Several courts have ruled that overlay widgets do not constitute ADA compliance. The legal standard is whether the website itself meets WCAG criteria, not whether a JavaScript widget modifies the user experience. This applies to both accessiBe and AudioEye's overlay components, though AudioEye's human audit reports may provide additional documentation.
Can I switch from accessiBe to AudioEye without breaking anything?
Yes. Both are JavaScript-based tools installed via script tags. Remove the accessiBe script, add the AudioEye script. The transition is straightforward because neither tool modifies your source code — the underlying site is unchanged. Your accessibility issues will be the same ones they always were.
What happens to accessibility fixes if I cancel either tool?
With both accessiBe and AudioEye, the overlay-based fixes disappear when you remove the script. Your site reverts to its original state, including all the accessibility issues the overlay was masking.
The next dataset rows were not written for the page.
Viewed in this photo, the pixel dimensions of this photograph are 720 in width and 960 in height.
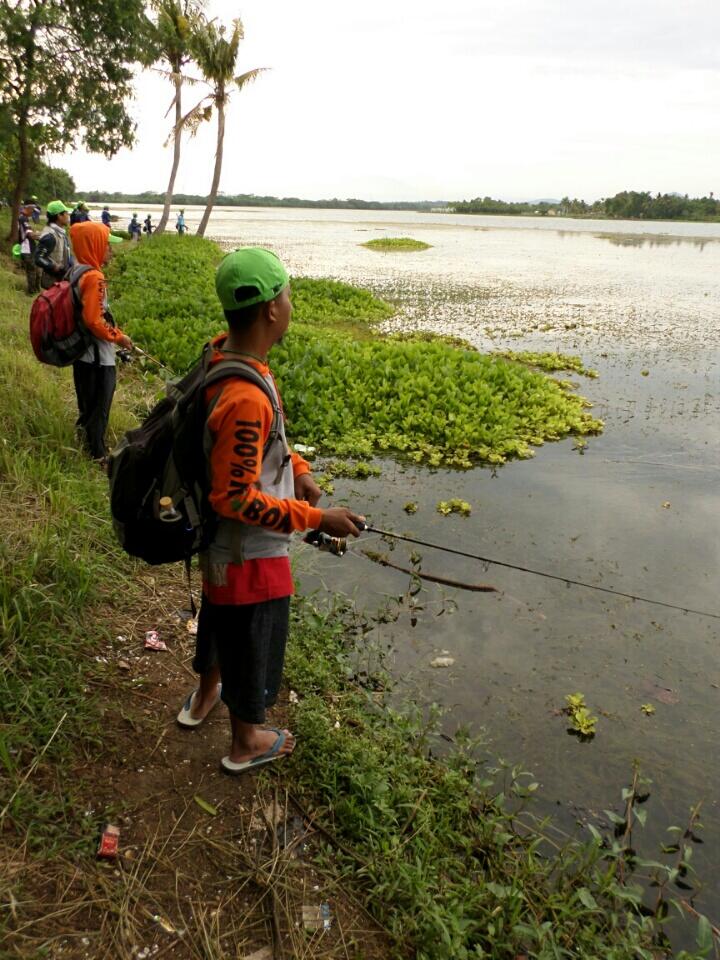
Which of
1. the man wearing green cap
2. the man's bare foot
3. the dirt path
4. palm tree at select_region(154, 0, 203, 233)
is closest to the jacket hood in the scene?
the dirt path

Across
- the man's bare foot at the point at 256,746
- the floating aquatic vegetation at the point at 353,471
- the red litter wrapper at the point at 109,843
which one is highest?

This is the fundamental limitation of overlay-based approaches — the fixes are rented, not owned.
Are there alternatives to both accessiBe and AudioEye that fix source code?
Yes. Tools like A11yProof scan your site and generate code-level fix suggestions. You apply the fixes to your HTML and CSS, making them permanent. Even if you cancel the tool, the fixes remain because they are in your source code. This approach costs less than AudioEye and produces more durable results than either overlay tool.